Still don’t get it? Fear not, we will show you how to simplify radicals in an easy, understandable process.
Step 1: find the Factors that form a perfect square
Take the number under the radical sign and explore which numbers it is evenly divisible by. An even number can always be broken down by 2. For uneven numbers continue to divide by 3, 4, 5 and so on until you hit the correct number.
Still not clear? Let’s give it a practice try.
-First we'll find the factors that form this radical √15 by seeking what number 15 is evenly divisible by.
-15 divided by 3 will get you to the even number of 5
-So √15 = √5x3 will be your answer
See?
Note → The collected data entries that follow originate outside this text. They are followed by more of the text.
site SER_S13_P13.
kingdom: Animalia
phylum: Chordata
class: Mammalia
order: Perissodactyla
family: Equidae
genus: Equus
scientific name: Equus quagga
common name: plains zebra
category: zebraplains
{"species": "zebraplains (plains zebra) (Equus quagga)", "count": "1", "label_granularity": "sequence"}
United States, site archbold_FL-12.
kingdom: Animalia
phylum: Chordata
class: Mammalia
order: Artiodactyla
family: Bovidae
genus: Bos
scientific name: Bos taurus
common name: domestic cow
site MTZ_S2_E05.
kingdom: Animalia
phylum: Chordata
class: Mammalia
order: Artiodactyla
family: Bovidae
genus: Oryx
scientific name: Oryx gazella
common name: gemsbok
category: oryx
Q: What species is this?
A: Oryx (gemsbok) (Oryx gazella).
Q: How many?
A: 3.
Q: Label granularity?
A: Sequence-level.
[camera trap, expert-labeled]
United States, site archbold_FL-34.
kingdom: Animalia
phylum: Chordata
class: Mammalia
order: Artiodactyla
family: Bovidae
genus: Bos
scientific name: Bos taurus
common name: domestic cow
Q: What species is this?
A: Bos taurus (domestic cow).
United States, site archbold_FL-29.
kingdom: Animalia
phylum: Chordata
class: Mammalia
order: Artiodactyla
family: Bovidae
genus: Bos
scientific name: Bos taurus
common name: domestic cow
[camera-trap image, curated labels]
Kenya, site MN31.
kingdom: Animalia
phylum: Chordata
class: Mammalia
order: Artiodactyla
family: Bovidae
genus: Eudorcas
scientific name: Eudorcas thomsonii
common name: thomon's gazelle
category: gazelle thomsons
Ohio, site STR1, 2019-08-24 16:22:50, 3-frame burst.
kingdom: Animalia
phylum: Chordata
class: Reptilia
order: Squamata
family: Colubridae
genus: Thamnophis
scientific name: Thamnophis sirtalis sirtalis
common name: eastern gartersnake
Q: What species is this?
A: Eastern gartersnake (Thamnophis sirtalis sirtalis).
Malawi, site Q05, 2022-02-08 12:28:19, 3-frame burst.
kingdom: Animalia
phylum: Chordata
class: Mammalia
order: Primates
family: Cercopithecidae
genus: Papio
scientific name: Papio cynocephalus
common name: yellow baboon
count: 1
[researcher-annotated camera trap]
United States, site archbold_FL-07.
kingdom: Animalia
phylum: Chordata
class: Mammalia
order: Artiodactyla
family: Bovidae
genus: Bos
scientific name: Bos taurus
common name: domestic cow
Easy as pie!
Step 2: break down the factors to simplest form
If the factors in your answer are not prime numbers lets break them down till they are.
- 32 is a even number so we can divide it by 2 and our answer will be √32 = √16x2
- Give each number in the answer its own radical √32 = √16 √2
- The number 2 is a prime (only divisible by itself or 1) but 16 can still be broken down to 4
- √32 = √4 √2 is your final answer
You have now successfully learnt to simplify square roots!